CD19-directed CAR T-cell therapy induced rapid, treatment-free remission in refractory AIHA, ITP and antiphospholipid syndrome, supporting B-cell reset beyond oncology.
A single infusion of CD19-directed CAR T-cell therapy has induced sustained remission across three severe autoimmune diseases in a heavily pretreated patient, according to researchers.
Clinicians at the University Hospital of Erlangen in Germany reported that a 47-year-old woman with treatment-refractory autoimmune haemolytic anaemia (AIHA), immune thrombocytopenia (ITP), and antiphospholipid antibody syndrome (APLAS) achieved rapid haematological normalisation and remains in remission one year after a single CAR T-cell infusion, without further therapy.
Their findings have been published as a case report this month in the Cell Press journal Med.
The patient had experienced more than a decade of disease and failed nine prior treatment lines, including corticosteroids, immunosuppressants and anti-CD20 therapy, the researchers reported.
At referral, she required daily red blood cell transfusions and long-term anticoagulation, reflecting severe disease burden and high risk of both haemorrhagic and thrombotic complications.
Given the lack of remaining standard options, the team proceeded with autologous CD19-directed CAR T-cell therapy on a compassionate-use basis, targeting B cells implicated in all three antibody-mediated conditions. Following lymphodepletion, engineered T cells were infused at a dose of 1 × 10⁶/kg.
Clinical response was rapid. Transfusion independence was achieved within seven days, with haemoglobin normalisation by day 25.
Markers of haemolysis, including lactate dehydrogenase and bilirubin, returned to normal ranges within weeks.
Concurrently, antiphospholipid antibody titres declined to undetectable levels and remained negative, while platelet counts stabilised without additional intervention.
Corresponding author Dr Fabian Müller described the response as both rapid and profound.
“The treatment was extremely efficient in getting rid of all three autoimmune conditions at once,” he said.
“After being sick for more than a decade, the patient is now in treatment-free remission and able to return to an almost normal life. This therapy significantly improved her quality of life.”

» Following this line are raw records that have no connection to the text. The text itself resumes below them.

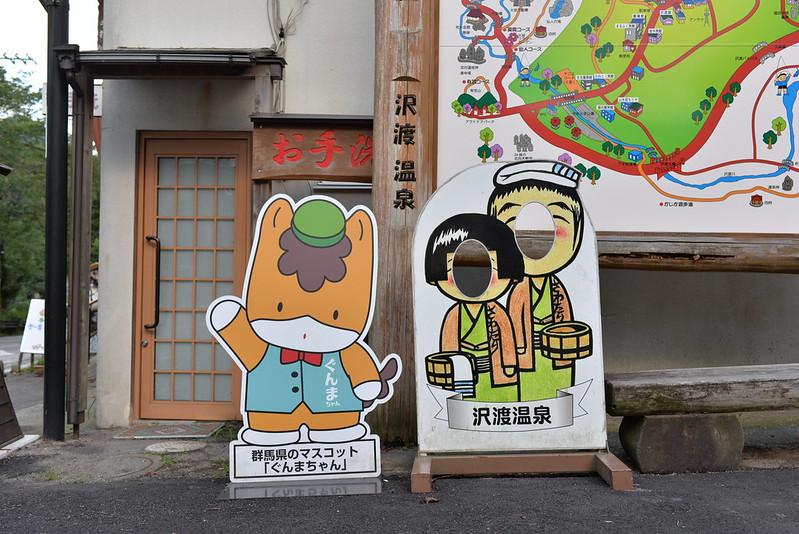 群馬県沢渡温泉の旅 2016年8月19日
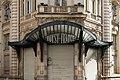 Marquise de l'ancien siège du journal Ouest-France à Rennes.jpg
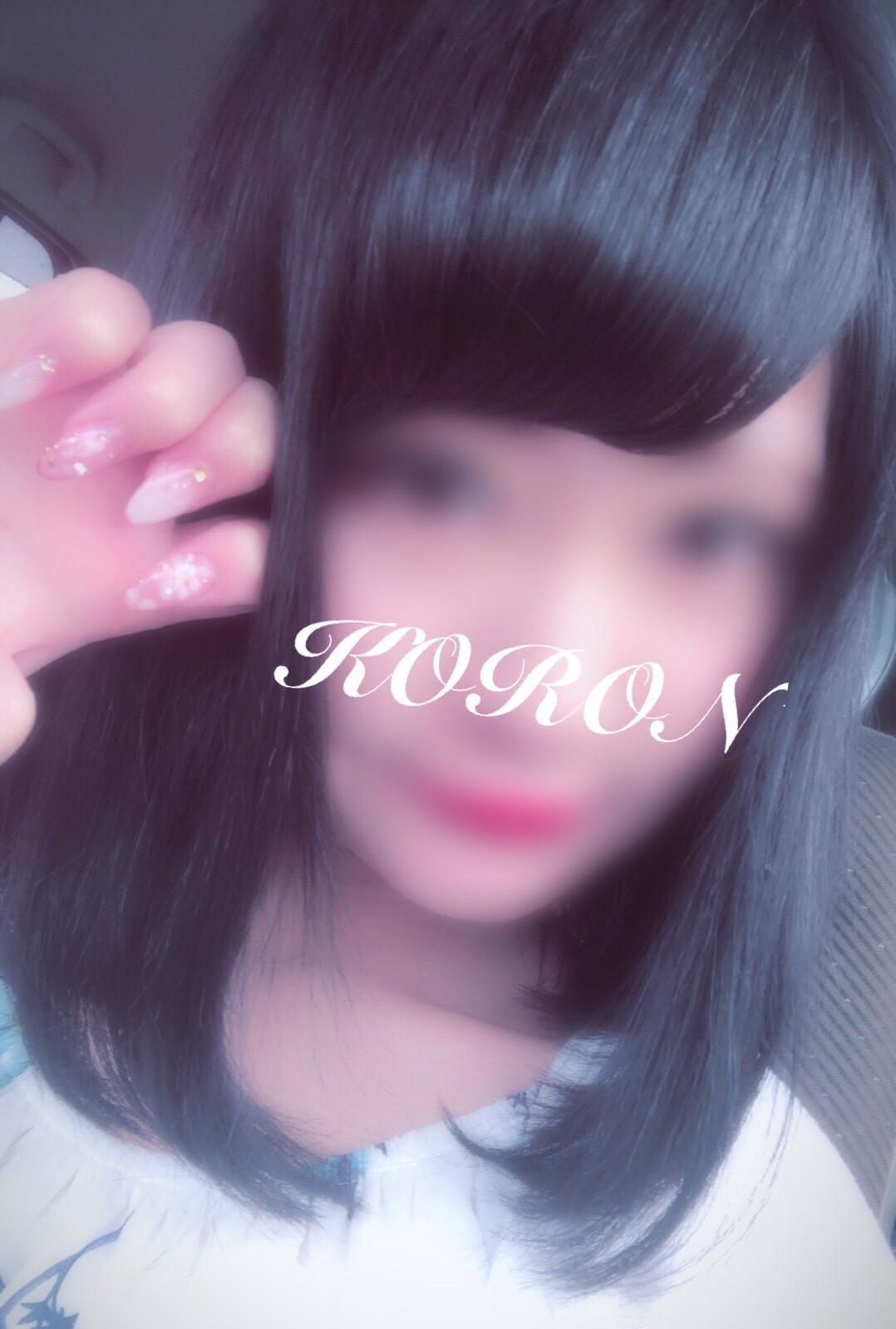 「*KORON*」06/12(06/12) 14:28 | ころんの写メ・風俗動画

He noted that the patient’s blood counts normalised within just a few weeks. The patient also reported marked functional improvement, regaining the ability to perform normal daily activities shortly after discharge.
“After more than 10 years of illness, the patient’s blood counts normalised within just a few weeks. The speed and depth of the response was remarkable,” Dr Müller said.

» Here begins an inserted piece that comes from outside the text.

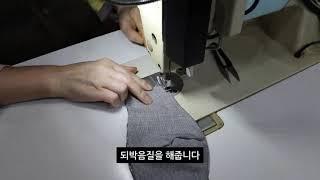 3차 창원미소공방자활기업 홍보영상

Importantly, no cytokine release syndrome or immune effector cell-associated neurotoxicity syndrome was observed, suggesting a favourable acute safety profile in this case.
Mild transaminase elevations and persistent cytopenias were noted during follow-up but were attributed more likely to cumulative toxicity from prior therapies and iron overload rather than the CAR T-cell intervention itself.
The authors attributed the response to deep depletion and subsequent reconstitution of the B-cell compartment.
Unlike prior rituximab therapy, which failed to achieve durable control, CAR T-cell treatment resulted in near-complete eradication of CD19-positive B cells across tissues. When B cells re-emerged months later, they were predominantly naïve, consistent with an immune “reset”.
The case added to a growing body of evidence supporting CAR T-cell therapy as a means of reprogramming aberrant humoral immunity in autoimmune disease, the researchers said.
While prior reports have demonstrated efficacy in systemic conditions such as lupus, data in refractory haematological autoimmune disorders, particularly AIHA and APLAS, have been limited.
The authors cautioned that conclusions were constrained by the single-patient design and relatively short follow-up and emphasised the need for controlled clinical trials to establish safety, durability and patient selection criteria.
Related
Despite this, the findings raised the possibility that earlier use of CAR T-cell therapy in severe autoimmune disease could prevent cumulative organ damage and reduce exposure to ineffective immunosuppression.
“We believe that using CAR-T therapy earlier for patients with severe autoimmune disease could help prevent complications from years of ineffective treatments,” said Dr Müller.
“If we can intervene sooner, we may be able to stop the disease process, avoid organ damage and give patients their lives back.”